The point is: when people use "juniors" as a fixed shaped blobs of matter, they focus on the juniors that were in any case going to make mistakes: AI or not. Misses the key point of agentic usage.

sterlind 2 hours ago | parent [-]

accelerated what learning? learning to code? learning to engineer? learning to manage? learning to market?

bhagyeshsp an hour ago | parent [-]

Learning the fundamentals of programming and their translation to code. I'm decent at engineering, managing and marketing solutions.

danenania 2 hours ago | parent | prev | next [-]

If a junior builds something with agents that turns into a mess they can’t debug, that will teach them something. If they care about getting better, they will learn to understand why that happened and how to avoid it next time.

It’s not all that different than writing code directly and having it turn into a mess they can’t debug—something we all did when we were learning to program.

It is in many ways far easier to write robust, modular, and secure software with agents than by hand, because it’s now so easy to refactor and write extensive tests. There is nothing magical about coding by hand that makes it the only way to learn the principles of software design. You can learn through working with agents too.

FridgeSeal an hour ago | parent | next [-]

> that will teach them something. If they care about getting better,

This pre-supposes the idea that the business is _willing_ to let that happen, which is increasingly unlikely. The current, widespread attitude amongst stakeholders is “who cares, get the model to fix it and move on”.

At least, when we wrote code by hand, needing to fix things by hand was a forcing function: one that now, from the business perspective, no longer exists.

danenania an hour ago | parent [-]

If it’s broken and the dev can’t debug it, the business won’t have much of a choice.
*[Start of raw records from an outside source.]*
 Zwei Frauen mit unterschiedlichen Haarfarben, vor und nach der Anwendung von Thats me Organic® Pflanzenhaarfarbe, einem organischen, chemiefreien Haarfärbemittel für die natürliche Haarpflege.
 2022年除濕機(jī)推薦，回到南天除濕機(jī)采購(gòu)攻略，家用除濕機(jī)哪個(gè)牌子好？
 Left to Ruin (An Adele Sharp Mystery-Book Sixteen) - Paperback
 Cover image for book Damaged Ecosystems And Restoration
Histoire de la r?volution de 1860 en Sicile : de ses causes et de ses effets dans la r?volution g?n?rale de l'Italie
wiieee 2 hours ago | parent | prev [-]

“Currently an engineer at OpenAI”

Don’t forget to mention that.

echelon 2 hours ago | parent | prev | next [-]

> the juniors who start today don't have that, they overrely on agentic coding and do not know what they don't know

Y'all need to stop worrying about the kids.
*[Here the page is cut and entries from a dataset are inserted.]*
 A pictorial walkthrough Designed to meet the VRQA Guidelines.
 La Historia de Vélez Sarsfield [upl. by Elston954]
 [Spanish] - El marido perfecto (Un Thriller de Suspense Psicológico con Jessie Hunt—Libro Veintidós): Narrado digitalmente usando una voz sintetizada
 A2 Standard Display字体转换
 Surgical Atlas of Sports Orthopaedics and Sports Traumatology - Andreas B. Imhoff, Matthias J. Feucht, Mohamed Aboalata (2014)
They're smarter than us and will run circles around us.

They're going to look at us like dinosaurs and they're going to solve problems of scale and scope 10x or more than what we ever did.

Hate to "old man yells at cloud" this, but so many people are falling into the trap because of personal biases.

While the fear that "smartphones might make kids less computer literate" is true, that's because PCs are not as necessary as they once were. The kids that turn into engineers are fine and are every bit as capable.